Profilassi/istruzioni per i lavoratori

La profilassi consiste nel lavarsi e disinfettarsi le mani dopo l’uso dei servizi igienici, adottando l’uso di asciugamani di carta a perdere. Inoltre, si ricorda che è importante mantenere le carni cotte, da consumarsi calde, a temperature superiori a 65 °C, mentre quelle cotte da consumare fredde o da riscaldare prima del consumo, dovranno essere tenute a temperature inferiori a 10 °C.

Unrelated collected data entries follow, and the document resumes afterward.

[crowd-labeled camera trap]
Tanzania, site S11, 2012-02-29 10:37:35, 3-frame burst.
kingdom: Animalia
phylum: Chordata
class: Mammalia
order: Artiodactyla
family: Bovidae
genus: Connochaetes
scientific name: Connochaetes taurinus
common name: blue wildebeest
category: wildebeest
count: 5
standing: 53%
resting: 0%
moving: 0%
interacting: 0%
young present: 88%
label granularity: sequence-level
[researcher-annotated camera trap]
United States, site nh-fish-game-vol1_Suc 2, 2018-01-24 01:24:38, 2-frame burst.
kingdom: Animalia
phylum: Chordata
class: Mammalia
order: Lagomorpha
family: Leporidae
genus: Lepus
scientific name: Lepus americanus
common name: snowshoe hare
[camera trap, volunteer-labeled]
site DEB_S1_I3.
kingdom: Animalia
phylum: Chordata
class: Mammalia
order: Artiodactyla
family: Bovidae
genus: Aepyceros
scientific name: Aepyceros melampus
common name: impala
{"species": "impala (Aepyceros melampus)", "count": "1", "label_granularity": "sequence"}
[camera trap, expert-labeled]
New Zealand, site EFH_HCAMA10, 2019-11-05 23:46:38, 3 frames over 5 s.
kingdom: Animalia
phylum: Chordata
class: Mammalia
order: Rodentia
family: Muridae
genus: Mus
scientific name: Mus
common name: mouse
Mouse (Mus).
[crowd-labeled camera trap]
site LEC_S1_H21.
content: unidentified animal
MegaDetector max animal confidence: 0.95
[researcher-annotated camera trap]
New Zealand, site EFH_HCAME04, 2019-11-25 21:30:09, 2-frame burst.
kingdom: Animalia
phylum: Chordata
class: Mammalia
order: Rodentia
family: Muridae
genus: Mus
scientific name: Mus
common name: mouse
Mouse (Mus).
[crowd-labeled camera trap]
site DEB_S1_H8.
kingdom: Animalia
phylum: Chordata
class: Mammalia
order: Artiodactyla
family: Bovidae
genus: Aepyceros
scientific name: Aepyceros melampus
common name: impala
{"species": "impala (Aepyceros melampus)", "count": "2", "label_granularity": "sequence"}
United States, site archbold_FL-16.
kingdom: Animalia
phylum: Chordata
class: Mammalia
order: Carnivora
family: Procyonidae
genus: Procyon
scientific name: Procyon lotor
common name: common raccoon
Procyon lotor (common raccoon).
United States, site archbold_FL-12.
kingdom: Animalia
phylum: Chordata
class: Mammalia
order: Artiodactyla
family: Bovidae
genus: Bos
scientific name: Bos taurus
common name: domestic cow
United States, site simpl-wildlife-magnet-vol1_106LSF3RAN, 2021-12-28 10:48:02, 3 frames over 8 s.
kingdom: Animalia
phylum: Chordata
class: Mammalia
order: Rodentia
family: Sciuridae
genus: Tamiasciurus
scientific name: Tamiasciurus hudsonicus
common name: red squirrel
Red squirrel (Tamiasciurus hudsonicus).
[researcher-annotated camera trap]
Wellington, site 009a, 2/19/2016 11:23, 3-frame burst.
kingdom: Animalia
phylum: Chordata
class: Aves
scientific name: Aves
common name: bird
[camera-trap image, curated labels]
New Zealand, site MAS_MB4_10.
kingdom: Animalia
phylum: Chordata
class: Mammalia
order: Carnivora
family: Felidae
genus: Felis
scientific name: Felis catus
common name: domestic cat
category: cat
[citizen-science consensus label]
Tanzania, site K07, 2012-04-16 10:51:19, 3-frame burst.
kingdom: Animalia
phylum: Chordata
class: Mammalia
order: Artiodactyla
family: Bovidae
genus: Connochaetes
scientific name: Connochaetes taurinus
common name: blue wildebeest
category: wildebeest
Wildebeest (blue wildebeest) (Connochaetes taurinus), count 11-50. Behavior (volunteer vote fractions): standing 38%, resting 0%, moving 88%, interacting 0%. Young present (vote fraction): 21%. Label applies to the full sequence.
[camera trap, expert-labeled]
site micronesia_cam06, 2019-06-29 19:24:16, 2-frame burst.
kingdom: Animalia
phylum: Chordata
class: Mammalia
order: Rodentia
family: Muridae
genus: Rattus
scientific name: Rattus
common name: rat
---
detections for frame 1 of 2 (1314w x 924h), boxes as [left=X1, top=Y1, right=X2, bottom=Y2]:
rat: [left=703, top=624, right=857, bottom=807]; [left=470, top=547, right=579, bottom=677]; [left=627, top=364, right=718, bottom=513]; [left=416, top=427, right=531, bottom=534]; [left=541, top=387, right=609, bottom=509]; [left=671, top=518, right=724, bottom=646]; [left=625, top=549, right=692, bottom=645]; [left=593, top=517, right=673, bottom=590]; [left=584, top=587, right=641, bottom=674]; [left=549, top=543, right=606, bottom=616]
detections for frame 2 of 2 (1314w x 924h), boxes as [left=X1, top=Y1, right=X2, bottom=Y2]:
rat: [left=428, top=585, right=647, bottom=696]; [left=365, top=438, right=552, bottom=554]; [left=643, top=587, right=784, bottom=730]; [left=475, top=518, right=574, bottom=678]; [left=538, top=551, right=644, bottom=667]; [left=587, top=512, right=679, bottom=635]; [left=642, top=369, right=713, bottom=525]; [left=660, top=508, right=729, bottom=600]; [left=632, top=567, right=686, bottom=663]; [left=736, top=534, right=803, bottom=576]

Germi patogeni poco frequenti

Tra i germi patogeni meno frequenti veicolati dagli alimenti segnaliamo:

  • Listeria monocytogenes, la cui ricerca è obbligatoria nei prodotti a base di latte, che può essere causa di gravi patologie quali la meningoencefalite;
  • Vibrio colerae, che produce un’esotossina specifica tremolabile di natura proteica, che provoca una ipersecrezione nel tenue, determinando, dopo circa 2-5 giorni dall’infezione, il manifestarsi della malattia caratterizzata da un senso di nausea, vomito, diarrea e crampi addominali, con decorso anche fatale.
  • Bacilfus cereus che è responsabile di alcune intossicazioni alimentari conseguenti all’ingestione di cibi nei quali il batterio si sia moltiplicato producendo notevoli quantità di tossina;
  • Shigelle, enterobatteri che possono riprodursi negli alimenti causando, a seguito dell’ingestione, forme di dissenteria con vario grado di gravità;
  • Yersinia enterocolitica, che si trova comunemente in vari tipi di carne bovina, ovina e nel pollame, (anche se sembra che la principale fonte di infezione per l’uomo sia il maiale) e che può causare una gastroenterite o enterecolite acuta autolimitante.

VIRUS

Gli alimenti possono trasmettere anche alcuni virus a trasmissione orofecale, quali il virus dell’epatite A, che provoca un’epatite di tipo benigno, autolimitante. La profilassi consiste nel lavarsi e disinfettarsi le mani dopo l’uso dei servizi igienici, nell’adozione di asciugamani a perdere, nell’accurata pulizia dei vegetali e nel consumo di prodotti cotti anziché crudi.

MUFFE

Sono formazioni vistose composte da funghi microscopici. La presenza di muffe sulle pareti dei locali si determina in presenza di un’alta umidità. La patogenesi è legata sia alle possibili allergie a carico del personale, che in gravi lesioni conseguenti all’ingestione, come nel caso delle aflatossine. E’ necessario creare condizioni di pulizia ed umidità che ostacolino lo sviluppo anormale delle muffe, la cui presenza è purtroppo in ogni ambiente.